Clearview Forbids Users From Scraping Its Database Of Images It Scraped From Thousands Of Websites
from the don't-scrape-me-bro dept
Clearview continues to dominate the “Most Hated” category in the facial recognition tech games. And with Amazon tossing aside its “Rekognition” program for the time being (it’s spelled with a K because the AI tried to spell “recognition” correctly and failed), Clearview has opened up what could be an insurmountable lead.
Clearview has been sued, investigated, banned by law enforcement agencies, and suffered numerous self-inflicted wounds. Underneath Clearview’s untried and untested AI lies an underbedding composed of the internet. The ~4 billion images in Clearview’s database have been scraped from public posts and accounts hosted by thousands of websites and dozens of social media platforms.

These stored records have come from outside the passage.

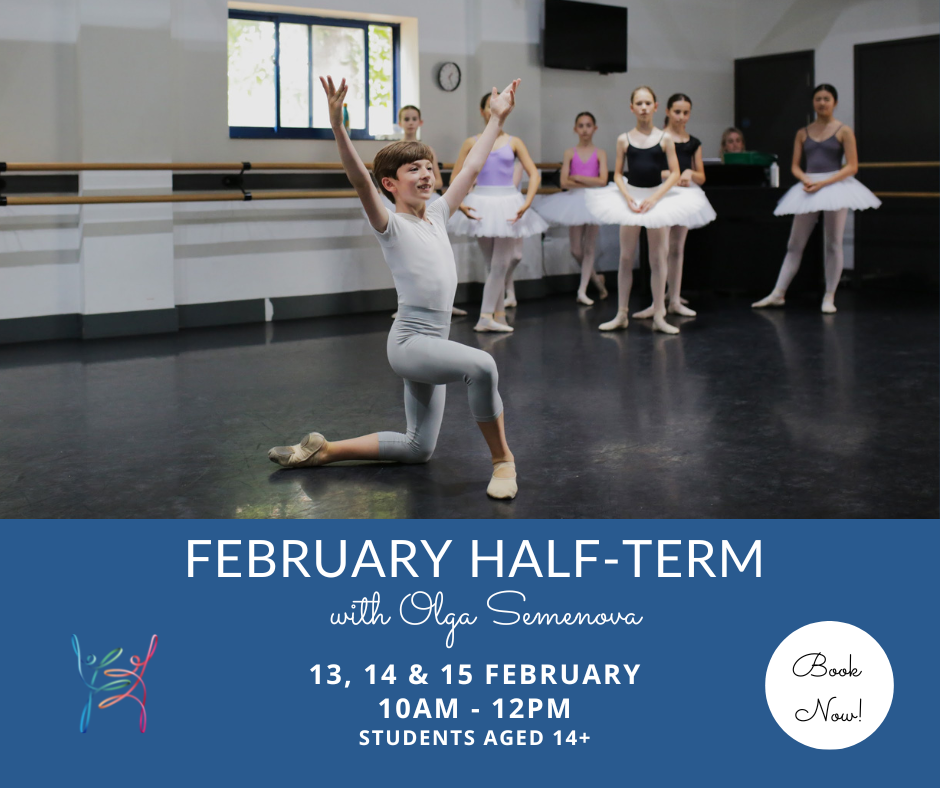 FEBRUARY HALF-TERM
with Olga Semenova

13, 14 & 15 FEBRUARY
10AM - 12PM
STUDENTS AGED 14+

Book Now!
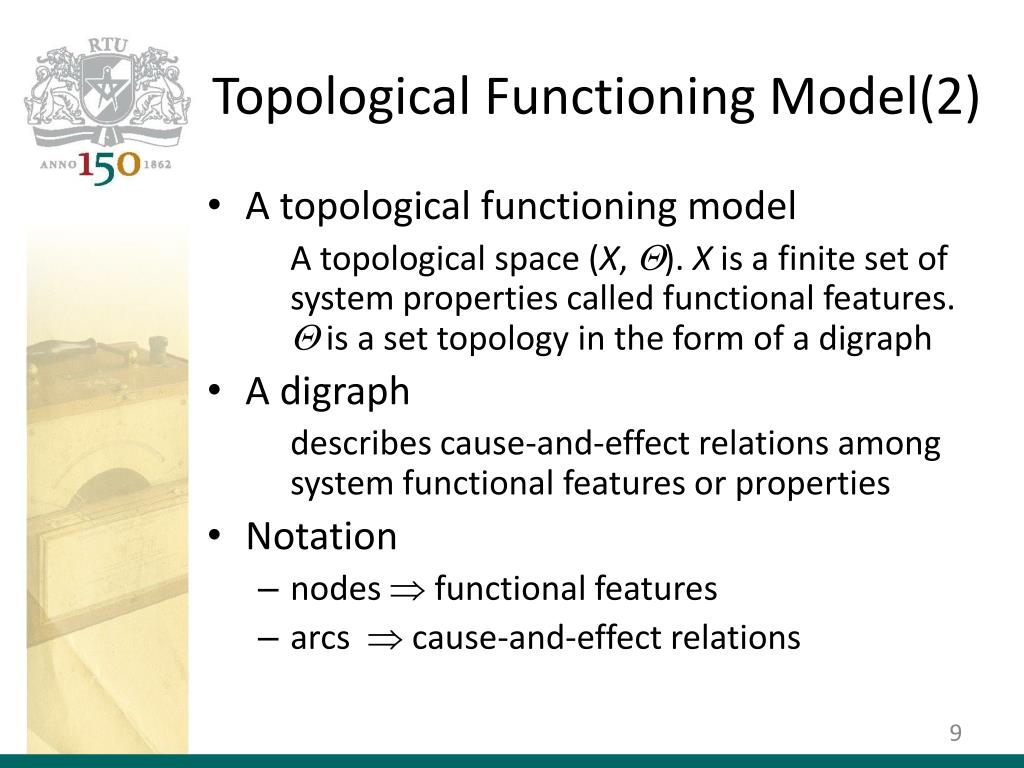 RTU
ANNO 150 1862

Topological Functioning Model(2)

• A topological functioning model

A topological space ($X$, $\Theta$). $X$ is a finite set of system properties called functional features. $\Theta$ is a set topology in the form of a digraph

• A digraph

describes cause-and-effect relations among system functional features or properties

• Notation

– nodes $\Rightarrow$ functional features

– arcs $\Rightarrow$ cause-and-effect relations

9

There’s nothing inherently wrong with scraping sites to make use of information hosted there. In fact, this often controversial power can sometimes be used for good. The last thing we need is Clearview’s questionable tech convincing legislators, prosecutors, and courts that scraping sites is something only criminals do.
Clearview called out Google’s apparent hypocrisy on the subject of site scraping when Google sent a cease-and-desist demanding it stop harvesting images and data from Google’s online possessions. But Clearview is apparently unable to recognize its own hypocrisy. While it’s cool with site scraping when it can benefit from it, it frowns upon others perpetrating this “harm” on its own databases.
Eerily reminiscent of Disney’s take on the public domain (good when Disney uses it, bad when Disney’s copyrights are set to expire) is Clearview’s take on site scraping. Its user agreement [PDF] with the Evansville, Indiana police department (obtained by MuckRock user J Ader) contains this paragraph:
The use of automated systems or software to extract the whole or any part of the Service or Website, the Information or data on or within the Service or the Website, including image search results or source code, for any purposes (including uses commonly known as “scraping”) is strictly prohibited.
Also bundled in this package of public records is Clearview’s laughable “accuracy” test. It compares itself to Rekognition and its highly publicized failure. When Amazon’s tech was tested, it misidentified several DC legislators as criminals, especially those that weren’t white and male.
Clearview touts its own success in this document [PDF], which covers a non-independent test of its AI performed in 2019. Here are the results:
The test compared the headshots from all three legislative bodies against Clearview’s proprietary database of 2.8 billion images (112,000 times the size of the database used by the ACLU). The Panel determined that Clearview rated 100% accurate, producing instant and accurate matches for every one of the 834 federal and state legislators in the test cohort.
LOL. This is proof of nothing. Anyone with access to a reverse image search could perform this test with the same accuracy. While Amazon’s AI was tested against arrestees’ mugshots, Clearview’s was tested against photos and info scraped from social media profiles and public websites. Of course it was able to positively identify politicians, most of whom maintain multiple social media accounts and websites. It would only be notable if the AI had failed to perform this simple task given the wealth of information it had to work with.
In conclusion, Clearview sucks. Its tech is unproven and its policy on scraping is the apex of hypocrisy. On the other hand, the company seems to be harvesting criticism as fast as its harvesting web content, so the prognosis on its continued survival remains refreshingly bleak.